Если да - мы идем одним путем, значит, старик понял, что остальные пункты теории Гаверлы не стоят и ломаного гроша, особенно насчет пассажира, ехавшего с ним вместе, Бауманн-то до Михалян не доехал, а оттуда уже…
Правда, встреча с Бачовой может оказаться ключом ко всей этой запутанной истории: двое в мансарде, «трабант» перед домом - что, если инженер не запер машину? А если и запер - обычный стандартный замок, что стоит его открыть?»
Лазинский вздрогнул, капитан говорил громче обычного:
- Послушайте, товарищ лейтенант, вчера Голиан давал телеграмму, отправляйтесь на почту и принесите бланк, я хочу видеть почерк. Просто переписанного текста недостаточно, ясно?
Шимчик уже не улыбался, немолодое, в морщинках лицо стало твердым, серые глаза сузились.
Анна Голианова не удивилась, увидев их. Сказала «пожалуйста» и распахнула двери. С их первого визита прошло немного времени, но она успела слегка привести себя в порядок и надеть черное траурное платье, в котором когда-то проводила на кладбище родителей. Это было вскоре после войны, с тех пор она похудела и платье мешком висело на ее неестественно сгорбленных плечах.
В комнате инженера на письменном столе горела красная свеча.
- Прошу прощения, - извинился капитан Шимчик, - но нам опять придется побеспокоить вас. Возможно, это не был несчастный случай…

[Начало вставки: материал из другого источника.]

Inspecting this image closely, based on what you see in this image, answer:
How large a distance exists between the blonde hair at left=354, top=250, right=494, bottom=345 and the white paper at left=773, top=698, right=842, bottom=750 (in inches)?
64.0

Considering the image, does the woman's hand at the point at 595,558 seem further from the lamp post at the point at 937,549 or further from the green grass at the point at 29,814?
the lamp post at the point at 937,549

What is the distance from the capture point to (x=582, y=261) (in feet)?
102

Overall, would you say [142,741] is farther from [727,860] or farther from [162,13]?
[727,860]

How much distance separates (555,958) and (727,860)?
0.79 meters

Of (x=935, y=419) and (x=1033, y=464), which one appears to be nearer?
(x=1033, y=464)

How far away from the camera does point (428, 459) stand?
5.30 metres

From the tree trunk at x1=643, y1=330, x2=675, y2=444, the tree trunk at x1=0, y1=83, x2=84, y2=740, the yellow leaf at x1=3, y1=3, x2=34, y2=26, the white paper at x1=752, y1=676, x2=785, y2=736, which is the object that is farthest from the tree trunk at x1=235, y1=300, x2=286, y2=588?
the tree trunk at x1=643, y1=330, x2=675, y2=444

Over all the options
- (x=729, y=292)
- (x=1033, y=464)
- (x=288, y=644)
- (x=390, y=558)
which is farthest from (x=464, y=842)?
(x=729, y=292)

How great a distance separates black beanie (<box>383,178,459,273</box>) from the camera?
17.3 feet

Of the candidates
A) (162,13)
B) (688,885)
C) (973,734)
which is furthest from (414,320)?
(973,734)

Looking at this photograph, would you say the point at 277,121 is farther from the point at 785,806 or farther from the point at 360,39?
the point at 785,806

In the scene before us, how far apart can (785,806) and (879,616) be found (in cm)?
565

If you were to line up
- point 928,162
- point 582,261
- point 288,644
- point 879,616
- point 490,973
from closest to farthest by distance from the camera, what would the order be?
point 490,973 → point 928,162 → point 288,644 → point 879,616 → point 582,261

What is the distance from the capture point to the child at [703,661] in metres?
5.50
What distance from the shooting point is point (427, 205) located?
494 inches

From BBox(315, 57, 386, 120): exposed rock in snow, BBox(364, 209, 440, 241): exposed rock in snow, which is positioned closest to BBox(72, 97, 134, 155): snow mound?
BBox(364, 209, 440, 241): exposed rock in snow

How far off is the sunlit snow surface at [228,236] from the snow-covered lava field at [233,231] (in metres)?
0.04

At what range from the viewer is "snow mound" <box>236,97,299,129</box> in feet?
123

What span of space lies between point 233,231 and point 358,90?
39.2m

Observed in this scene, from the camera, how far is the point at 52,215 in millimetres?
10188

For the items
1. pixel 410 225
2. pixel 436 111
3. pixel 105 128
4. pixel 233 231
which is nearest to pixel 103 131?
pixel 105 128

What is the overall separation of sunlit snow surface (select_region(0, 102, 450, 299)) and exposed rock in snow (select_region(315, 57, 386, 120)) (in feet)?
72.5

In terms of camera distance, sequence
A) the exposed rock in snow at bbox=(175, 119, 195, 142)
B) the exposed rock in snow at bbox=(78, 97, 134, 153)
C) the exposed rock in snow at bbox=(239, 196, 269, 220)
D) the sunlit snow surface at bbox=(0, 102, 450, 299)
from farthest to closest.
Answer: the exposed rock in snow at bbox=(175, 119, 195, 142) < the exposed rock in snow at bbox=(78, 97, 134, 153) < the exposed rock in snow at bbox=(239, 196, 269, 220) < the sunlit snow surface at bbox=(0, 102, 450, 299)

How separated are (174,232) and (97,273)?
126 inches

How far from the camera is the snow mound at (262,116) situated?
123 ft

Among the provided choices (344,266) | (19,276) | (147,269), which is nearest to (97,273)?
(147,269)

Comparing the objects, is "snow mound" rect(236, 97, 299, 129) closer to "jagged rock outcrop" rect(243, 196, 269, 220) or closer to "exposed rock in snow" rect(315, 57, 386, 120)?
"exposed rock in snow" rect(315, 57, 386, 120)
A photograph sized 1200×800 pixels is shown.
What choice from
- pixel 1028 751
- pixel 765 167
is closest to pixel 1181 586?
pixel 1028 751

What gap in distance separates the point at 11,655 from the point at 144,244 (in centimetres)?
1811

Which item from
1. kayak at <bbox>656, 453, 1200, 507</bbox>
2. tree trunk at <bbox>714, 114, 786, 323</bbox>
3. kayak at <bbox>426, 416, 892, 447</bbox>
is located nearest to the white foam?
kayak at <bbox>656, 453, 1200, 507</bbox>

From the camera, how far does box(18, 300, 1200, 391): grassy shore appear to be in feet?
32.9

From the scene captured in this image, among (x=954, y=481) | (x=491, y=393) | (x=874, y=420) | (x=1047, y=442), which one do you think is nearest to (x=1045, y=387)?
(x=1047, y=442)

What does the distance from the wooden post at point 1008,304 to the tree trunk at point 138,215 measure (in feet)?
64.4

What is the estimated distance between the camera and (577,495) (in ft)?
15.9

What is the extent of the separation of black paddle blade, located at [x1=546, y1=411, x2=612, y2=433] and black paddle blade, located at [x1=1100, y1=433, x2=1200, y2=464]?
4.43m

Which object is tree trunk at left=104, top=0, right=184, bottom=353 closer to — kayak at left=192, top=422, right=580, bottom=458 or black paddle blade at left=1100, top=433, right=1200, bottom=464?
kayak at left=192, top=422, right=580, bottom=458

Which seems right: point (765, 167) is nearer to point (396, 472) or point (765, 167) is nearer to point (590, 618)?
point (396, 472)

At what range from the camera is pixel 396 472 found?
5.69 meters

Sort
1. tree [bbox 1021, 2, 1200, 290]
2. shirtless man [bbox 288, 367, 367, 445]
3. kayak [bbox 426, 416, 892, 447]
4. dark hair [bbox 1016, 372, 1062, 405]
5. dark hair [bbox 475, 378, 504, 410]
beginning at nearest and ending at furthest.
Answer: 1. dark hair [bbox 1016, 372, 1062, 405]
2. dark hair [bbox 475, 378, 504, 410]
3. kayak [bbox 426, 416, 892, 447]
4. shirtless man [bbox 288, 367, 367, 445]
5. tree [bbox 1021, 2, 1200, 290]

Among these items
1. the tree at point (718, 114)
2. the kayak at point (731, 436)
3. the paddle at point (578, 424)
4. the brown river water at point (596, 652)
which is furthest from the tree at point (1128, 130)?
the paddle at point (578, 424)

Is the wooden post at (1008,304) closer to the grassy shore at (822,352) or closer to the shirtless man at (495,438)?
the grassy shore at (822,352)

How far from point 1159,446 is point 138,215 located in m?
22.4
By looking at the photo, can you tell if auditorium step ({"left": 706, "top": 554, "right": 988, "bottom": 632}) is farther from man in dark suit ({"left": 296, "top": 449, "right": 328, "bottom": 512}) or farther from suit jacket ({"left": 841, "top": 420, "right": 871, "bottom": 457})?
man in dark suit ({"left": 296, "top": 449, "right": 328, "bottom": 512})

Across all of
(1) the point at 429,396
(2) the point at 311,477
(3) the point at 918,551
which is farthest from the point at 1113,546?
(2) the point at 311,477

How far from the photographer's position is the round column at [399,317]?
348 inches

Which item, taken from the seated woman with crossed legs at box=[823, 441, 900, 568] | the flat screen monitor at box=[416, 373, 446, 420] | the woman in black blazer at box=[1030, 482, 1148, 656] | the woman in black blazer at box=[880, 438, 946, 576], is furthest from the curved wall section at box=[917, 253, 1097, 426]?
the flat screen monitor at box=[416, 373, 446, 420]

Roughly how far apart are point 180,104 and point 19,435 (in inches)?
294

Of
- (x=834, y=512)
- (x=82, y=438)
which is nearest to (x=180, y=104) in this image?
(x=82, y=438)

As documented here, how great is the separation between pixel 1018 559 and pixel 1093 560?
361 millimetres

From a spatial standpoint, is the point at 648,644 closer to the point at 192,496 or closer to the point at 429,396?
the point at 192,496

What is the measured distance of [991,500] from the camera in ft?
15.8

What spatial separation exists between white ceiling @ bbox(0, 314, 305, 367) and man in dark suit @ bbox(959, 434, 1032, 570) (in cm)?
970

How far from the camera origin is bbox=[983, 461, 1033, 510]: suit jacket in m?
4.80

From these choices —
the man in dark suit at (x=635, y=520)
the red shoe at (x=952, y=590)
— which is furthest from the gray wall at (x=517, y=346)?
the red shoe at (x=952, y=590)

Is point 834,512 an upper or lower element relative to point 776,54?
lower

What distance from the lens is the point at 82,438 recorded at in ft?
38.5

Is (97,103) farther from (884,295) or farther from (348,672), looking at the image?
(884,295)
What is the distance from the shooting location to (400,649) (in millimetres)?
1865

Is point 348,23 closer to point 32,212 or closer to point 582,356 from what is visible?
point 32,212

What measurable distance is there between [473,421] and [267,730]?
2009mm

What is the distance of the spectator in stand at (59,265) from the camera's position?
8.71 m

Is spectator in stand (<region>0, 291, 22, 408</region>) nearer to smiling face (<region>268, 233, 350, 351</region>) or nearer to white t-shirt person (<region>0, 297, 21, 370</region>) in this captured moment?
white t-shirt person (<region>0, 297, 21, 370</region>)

Ее руки, вздрогнув, поднялись и снова беспомощно опустились. Шимчик и Лазинский уже прошли в комнату, а женщина все стояла в дверях.
- Не понимаю, - прошептала она так тихо, что произнесенное можно было понять лишь по движению губ.
- Увы, но это так. Мы можем сесть?
Женщина кивнула. Они сели. Анна осталась стоять.
- Садитесь, пожалуйста, - попросил ее Лазинский.
Казалось, она не слышит. Пальцы впились в ладони. Помолчав, она спросила:
- А что… если не авария?
Шимчик сказал:
- Еще не знаем, но, думаем, что вы поможете нам разобраться. Постараемся вас не задерживать долго. Она снова кивнула.
- Попытайтесь вспомнить вчерашний день. Припомните все, что вам говорил брат. Как он себя вел.
- Я уже… Я вам уже все сказала, он пришел, и я ему…
- Будьте любезны, погромче, - попросил Лазинский и посмотрел на магнитофон. Лента бежала с кассеты на кассету.
Женщина вздохнула, в ее покорности было что-то детское: совсем как девочка, ей говорят «сделай» - и она послушно исполняет.
- Я ему говорила, что пришла открытка от жены. Его это как будто не удивило, он только спросил, нет ли дома пива. Я ответила, что нету и что открытка у него на столе, мы в это время находились в кухне. Брат сказал, не бойся - кажется, он спрашивал, не боюсь ли я, и я призналась, что да, действительно боюсь. Ее, невестки, - вы должны понять меня. Тогда Дежо улыбнулся и сказал, что до Вериного возвращения еще много воды утечет, я крикнула, что он бесчувственный. Он погладил меня по плечу и сказал, что идет на почту дать телеграмму, а если кто-нибудь зайдет и спросит его - ответить, что нету, мол, дома…
- Спросит? Он не упоминал, кто может его искать?
- Нет. Но до этого разговора интересовался, не спрашивал ли его кто-нибудь. Я сказала, что нет, по крайней мере после того, как вернулась с работы. Прошло всего полчаса.
- За это время никто не заходил и никто не звонил?
- Нет, и позже никто не звонил, и я была этим обстоятельством очень довольна. Дежо сказал, чтоб я к телефону не подходила.
Шимчик, насторожившись, спросил, случалось ли такое и прежде, чтоб Голиан не велел ей подходить к телефону.
- Нет, вчера в первый раз.
- Он объяснил вам причину?
- Нет.
- Он часто ходил на почту?
- Самое большее раз в неделю - за спортлото, а иногда еще реже, иногда билеты опускала я. И писем последнее время не отправлял, такого я не припомню, чтобы он писал какие-нибудь письма. Может быть, на работе - но этого я не знаю.
- А сам он письма получал?
- Пожалуй, нет, не от кого получать.